Messias Camargo, filho de Sebastião, expressou sua dor e indignação com a decisão do júri. Ele afirmou: “Eles falam tanto em família, mas e a minha família? Meu pai foi morto e não pôde ver os filhos crescerem nem conhecer os netos.” Essa declaração evidencia o impacto emocional e a luta por justiça que a família enfrenta há quase 30 anos.

Implicações e próximos passos

A absolvição de Prochet reabre feridas em uma luta histórica por justiça em conflitos agrários no Brasil. Movimentos sociais, como o Movimento dos Trabalhadores Rurais Sem Terra (MST), criticaram a decisão, ressaltando a dificuldade de responsabilização em casos de violência no campo.

A organização Terra de Direitos, que atuou como assistente de acusação no processo, planeja buscar medidas em instâncias internacionais para discutir o caso. O Ministério Público do Paraná também está avaliando a possibilidade de recorrer da decisão, que deixou muitos questionando a eficácia da justiça em casos de conflitos agrários.

Situação atual

Apesar da absolvição, a área onde ocorreu o crime foi transformada em assentamentos rurais. Atualmente, os assentamentos Santo Ângelo e Sebastião Camargo abrigam centenas de famílias que produzem alimentos na região. A luta por justiça e a busca por responsabilização permanecem como questões centrais em um contexto de violência no campo, que continua a ser um desafio no Brasil.

A decisão do júri, além de ser um marco na longa batalha judicial, também levanta questões sobre a efetividade das políticas de reforma agrária e a proteção dos direitos dos trabalhadores sem-terra no país. A história de Sebastião Camargo Filho se torna um símbolo da luta por justiça e dignidade no campo brasileiro.

Perguntas Frequentes

Por que o empresário Marcos Menezes Prochet foi absolvido após 28 anos?

Marcos Menezes Prochet foi absolvido pelo Tribunal do Júri de Curitiba devido à apresentação de uma nova testemunha que assumiu a autoria do disparo fatal, alegando que foi acidental. Essa mudança na narrativa levou os jurados a decidirem que Prochet não foi o autor do crime.

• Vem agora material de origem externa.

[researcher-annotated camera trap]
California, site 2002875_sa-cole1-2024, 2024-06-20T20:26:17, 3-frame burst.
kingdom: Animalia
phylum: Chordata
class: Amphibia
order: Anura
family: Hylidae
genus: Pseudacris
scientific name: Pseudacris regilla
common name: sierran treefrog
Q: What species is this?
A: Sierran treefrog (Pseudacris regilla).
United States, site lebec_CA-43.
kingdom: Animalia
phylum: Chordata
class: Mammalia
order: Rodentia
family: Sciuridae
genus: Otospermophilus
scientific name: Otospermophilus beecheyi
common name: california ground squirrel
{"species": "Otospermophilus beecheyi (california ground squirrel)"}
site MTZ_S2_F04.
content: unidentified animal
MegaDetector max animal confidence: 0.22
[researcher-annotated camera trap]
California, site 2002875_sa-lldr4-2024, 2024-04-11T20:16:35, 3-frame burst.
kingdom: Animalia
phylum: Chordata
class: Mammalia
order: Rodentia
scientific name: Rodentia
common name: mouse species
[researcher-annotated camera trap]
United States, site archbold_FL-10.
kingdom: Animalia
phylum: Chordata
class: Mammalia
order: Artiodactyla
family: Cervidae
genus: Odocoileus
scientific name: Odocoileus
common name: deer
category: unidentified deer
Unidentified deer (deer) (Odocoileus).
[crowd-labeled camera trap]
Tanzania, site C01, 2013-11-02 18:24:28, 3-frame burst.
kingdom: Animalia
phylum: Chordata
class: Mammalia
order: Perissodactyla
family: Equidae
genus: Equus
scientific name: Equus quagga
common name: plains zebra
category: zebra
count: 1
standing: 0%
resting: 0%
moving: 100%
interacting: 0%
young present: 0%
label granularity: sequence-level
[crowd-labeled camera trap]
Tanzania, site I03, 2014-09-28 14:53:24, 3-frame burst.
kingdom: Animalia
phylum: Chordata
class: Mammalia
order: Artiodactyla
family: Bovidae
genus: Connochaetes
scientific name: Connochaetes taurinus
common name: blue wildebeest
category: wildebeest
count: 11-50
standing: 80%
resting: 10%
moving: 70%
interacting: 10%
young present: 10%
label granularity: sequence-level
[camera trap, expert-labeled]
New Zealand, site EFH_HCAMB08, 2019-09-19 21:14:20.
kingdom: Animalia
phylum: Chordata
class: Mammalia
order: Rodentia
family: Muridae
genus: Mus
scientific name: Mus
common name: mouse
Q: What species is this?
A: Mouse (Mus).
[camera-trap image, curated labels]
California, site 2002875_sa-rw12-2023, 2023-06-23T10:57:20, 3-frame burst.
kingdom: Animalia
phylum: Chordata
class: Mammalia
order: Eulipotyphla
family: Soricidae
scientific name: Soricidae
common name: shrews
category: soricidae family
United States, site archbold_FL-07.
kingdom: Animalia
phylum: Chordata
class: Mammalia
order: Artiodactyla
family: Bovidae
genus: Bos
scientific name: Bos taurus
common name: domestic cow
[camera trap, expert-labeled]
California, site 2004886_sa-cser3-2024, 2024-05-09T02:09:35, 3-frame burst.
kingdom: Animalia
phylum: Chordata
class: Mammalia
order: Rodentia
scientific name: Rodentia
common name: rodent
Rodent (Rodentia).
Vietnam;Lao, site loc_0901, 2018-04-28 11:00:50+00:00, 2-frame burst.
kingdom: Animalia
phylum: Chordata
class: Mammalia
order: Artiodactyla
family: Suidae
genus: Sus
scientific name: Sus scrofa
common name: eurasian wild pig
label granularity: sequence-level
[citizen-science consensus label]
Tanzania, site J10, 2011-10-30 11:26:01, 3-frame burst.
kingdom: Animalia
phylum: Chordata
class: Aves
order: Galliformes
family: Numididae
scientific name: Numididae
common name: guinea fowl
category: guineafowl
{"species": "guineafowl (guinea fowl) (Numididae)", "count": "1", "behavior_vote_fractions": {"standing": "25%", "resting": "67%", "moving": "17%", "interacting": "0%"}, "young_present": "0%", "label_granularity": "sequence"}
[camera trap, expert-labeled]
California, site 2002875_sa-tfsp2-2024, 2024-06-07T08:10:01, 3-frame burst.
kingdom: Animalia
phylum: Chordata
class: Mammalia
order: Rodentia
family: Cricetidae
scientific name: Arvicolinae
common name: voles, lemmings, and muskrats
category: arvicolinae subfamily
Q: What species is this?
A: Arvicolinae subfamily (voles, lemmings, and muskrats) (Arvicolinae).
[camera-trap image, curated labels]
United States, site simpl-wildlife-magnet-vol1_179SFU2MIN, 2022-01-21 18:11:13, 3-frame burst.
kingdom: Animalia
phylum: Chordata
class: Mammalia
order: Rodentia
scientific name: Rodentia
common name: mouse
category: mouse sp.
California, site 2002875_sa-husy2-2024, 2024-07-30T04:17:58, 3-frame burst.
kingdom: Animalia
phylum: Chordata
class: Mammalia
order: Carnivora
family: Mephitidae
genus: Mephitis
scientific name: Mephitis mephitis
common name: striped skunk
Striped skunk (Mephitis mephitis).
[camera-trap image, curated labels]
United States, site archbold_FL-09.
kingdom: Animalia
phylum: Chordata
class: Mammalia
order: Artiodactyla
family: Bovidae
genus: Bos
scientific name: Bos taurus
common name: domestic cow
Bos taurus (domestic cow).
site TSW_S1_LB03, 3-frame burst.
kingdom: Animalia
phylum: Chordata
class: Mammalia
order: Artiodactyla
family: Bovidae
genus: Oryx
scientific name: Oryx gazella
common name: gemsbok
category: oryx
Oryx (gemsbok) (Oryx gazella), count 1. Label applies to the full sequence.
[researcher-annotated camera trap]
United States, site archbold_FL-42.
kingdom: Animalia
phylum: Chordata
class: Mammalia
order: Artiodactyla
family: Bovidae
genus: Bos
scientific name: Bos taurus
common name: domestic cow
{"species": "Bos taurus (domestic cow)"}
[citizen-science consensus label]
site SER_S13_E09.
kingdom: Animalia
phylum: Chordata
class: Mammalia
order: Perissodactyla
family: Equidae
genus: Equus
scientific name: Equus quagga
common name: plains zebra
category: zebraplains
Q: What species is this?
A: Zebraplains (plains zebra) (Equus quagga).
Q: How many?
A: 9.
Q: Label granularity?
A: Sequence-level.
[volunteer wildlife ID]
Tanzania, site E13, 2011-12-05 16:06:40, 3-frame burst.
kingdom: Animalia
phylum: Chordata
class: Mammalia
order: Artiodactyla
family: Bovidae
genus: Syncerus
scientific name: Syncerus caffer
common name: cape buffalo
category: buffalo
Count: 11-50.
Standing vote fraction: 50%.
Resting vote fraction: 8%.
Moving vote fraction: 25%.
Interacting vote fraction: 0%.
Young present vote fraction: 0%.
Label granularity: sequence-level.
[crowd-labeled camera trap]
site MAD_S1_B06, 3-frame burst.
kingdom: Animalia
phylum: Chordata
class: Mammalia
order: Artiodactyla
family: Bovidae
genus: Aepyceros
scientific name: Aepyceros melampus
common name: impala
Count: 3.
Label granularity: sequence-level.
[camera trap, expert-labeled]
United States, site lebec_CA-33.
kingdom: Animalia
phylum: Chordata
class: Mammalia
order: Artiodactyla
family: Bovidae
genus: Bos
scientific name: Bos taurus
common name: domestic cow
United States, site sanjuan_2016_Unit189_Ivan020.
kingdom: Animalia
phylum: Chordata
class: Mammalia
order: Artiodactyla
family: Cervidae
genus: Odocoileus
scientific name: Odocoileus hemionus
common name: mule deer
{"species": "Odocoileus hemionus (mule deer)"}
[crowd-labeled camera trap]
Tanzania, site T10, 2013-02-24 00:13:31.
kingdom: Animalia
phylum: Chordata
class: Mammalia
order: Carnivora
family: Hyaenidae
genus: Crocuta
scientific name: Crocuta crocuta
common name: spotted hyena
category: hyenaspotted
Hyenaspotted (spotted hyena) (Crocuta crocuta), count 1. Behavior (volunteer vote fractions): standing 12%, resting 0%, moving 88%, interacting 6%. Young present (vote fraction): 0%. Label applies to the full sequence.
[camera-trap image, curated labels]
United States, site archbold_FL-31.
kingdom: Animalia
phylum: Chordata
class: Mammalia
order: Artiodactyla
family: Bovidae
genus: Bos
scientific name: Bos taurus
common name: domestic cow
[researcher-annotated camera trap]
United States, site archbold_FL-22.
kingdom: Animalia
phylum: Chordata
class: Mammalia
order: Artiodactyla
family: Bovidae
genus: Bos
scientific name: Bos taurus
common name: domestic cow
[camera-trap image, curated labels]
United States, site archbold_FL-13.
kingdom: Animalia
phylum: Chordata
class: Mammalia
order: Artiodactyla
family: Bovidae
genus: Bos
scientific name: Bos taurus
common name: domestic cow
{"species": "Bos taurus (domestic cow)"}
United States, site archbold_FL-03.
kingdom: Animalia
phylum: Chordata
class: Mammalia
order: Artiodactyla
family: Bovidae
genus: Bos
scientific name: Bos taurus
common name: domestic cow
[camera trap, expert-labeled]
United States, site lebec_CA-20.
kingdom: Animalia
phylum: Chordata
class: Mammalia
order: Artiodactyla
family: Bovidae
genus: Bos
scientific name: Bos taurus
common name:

Qual foi a reação da família da vítima após a absolvição?

A família de Sebastião Camargo Filho expressou dor e indignação com a decisão do júri. Messias Camargo, filho da vítima, destacou a perda emocional e a luta por justiça que a família enfrenta há quase 30 anos.

Quais foram as implicações da decisão do júri?

A absolvição de Prochet reabriu feridas em uma luta histórica por justiça em conflitos agrários no Brasil, gerando críticas de movimentos sociais como o MST. A decisão também levantou questões sobre a responsabilização em casos de violência no campo.

O que a organização Terra de Direitos planeja fazer após a absolvição?

A organização Terra de Direitos, que atuou como assistente de acusação, planeja buscar medidas em instâncias internacionais para discutir o caso e a falta de justiça em conflitos agrários.

O Ministério Público do Paraná vai recorrer da decisão?

Sim, o Ministério Público do Paraná está avaliando a possibilidade de recorrer da decisão do júri, que deixou muitos questionando a eficácia da justiça em casos de violência no campo.